Мысль, пришедшая при чтении астрономической книги (довольно посредственной).

В людях, живущих на Земле, отразилась мысль, строение, существо всех галактик (если их представить, как парящие мысли) - каждый человек бездонен своим внутренним Я, которое подвержено определённым амплитудам из космоса. Импульс естества (мысли, мечтания, надежды, сильнее страсти) - это и есть энергия космоса, заряжающая живое существо и откликающееся на него. Устойчивые сигналы может посылать лишь человек незаурядный, он же вправе ожидать, что этот его импульс в конце концов будет услышан. Сотворение большой вещи невозможно без участия «двойника» (бога), вдыхающего в тебя силы, способность осуществить то, о чём мечтал. Это происходит не всегда, поскольку большинство сигналов «двойников» не достигают друг друга, не обнаруживают себя в пространстве.

… Хорошая книга похожа на море; и даже если ты опять пересекаешь его (и во второй , и в третий раз), то оно, живое, хотя и со знакомыми ориентирами, неожиданно посветит тебе с другой стороны; вдруг наткнёшься на новый блик, на радугу, проиграет рябь в другом месте и даже удивишься, что раньше его не заметил.    
Настоящая книга всегда живая и, как живое, находится в движении, пенится, живёт вместе с тобой и остаётся тебя пережив. Ты никогда это море не вычерпаешь.
Даже пристальное рассматривание такое профессионально  - жёсткое, как взгляд писателя, не страшно настоящей книге. Да, видишь тину, вращение на месте, медленный разбег сюжета, как прокручиваются тяжёлые жернова, но отрыв, скольжение неумолимо потащит и тебя, проворонишь, просто захватишься как читатель, хотя не простой и, может,  уже написал такое, что повыше того, что читаешь, - всё равно создание мира так же величественно и чревато неизвестностью, как и сама жизнь, не отлитая в слова, текущая не по бумажному листу.
...Написать рыбацкую повесть о Сихотэ-Алине, книгу морских рассказов, и книгу о море - где впечатления личной жизни, вымысел будут переплетены с исследованиями науки. Всё о Дальнем Востоке, о котором я не написал ещё настоящей книги…
… Хочется написать еще роман и последний, для себя, и не для печати, не оглядываясь на время. Пусть найдут в столе после…
… Мне кажется, только одного не мог бы выдержать мой организм - испытание Успехом. Но такой смерти можно только позавидовать.

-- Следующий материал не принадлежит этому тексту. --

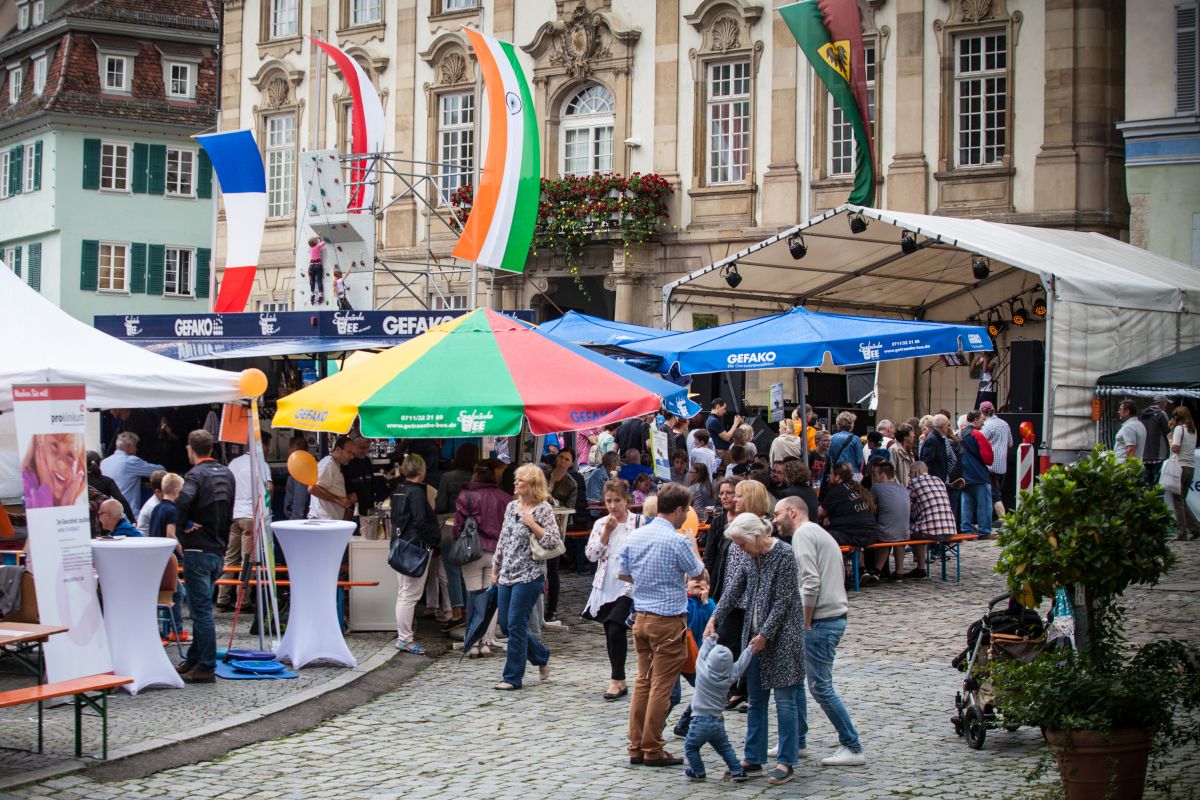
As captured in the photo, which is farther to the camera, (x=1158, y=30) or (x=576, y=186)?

« В человеке, несомненно, живут две тайные силы, которые борются между собой до самой смерти: одна, прозорливая и холодная, придерживается действительности, обдумывает, взвешивает её и судит прошлое; другая жаждет будущего и устремляется к неизвестному. Когда страсть побеждает человека, рассудок следует за ним, рыдая, и предупреждает об опасности, но как только, послушавшись голоса рассудка, человек остановится, как только он скажет себе: «Это правда, я безумец, куда я шёл?», страсть крикнет ему: «А я? Значит, я обречена на смерть?»               
                Мюссе               

Послесловие:
 
Дневники, которые ты вёл почти ежедневно, в любых условиях, повествуют о жизни и творчестве, обо всём, чем был наполнен твой земной путь. Перечитывая и возвращаясь, не соблюдая хронологию записей, а только событий, пыталась «пройти» с тобой рядом. С любовью и памятью, пока глаза мои не закроются, я с тобой.               
                Составитель :  Фани Вайнер   (2017-2019 гг.)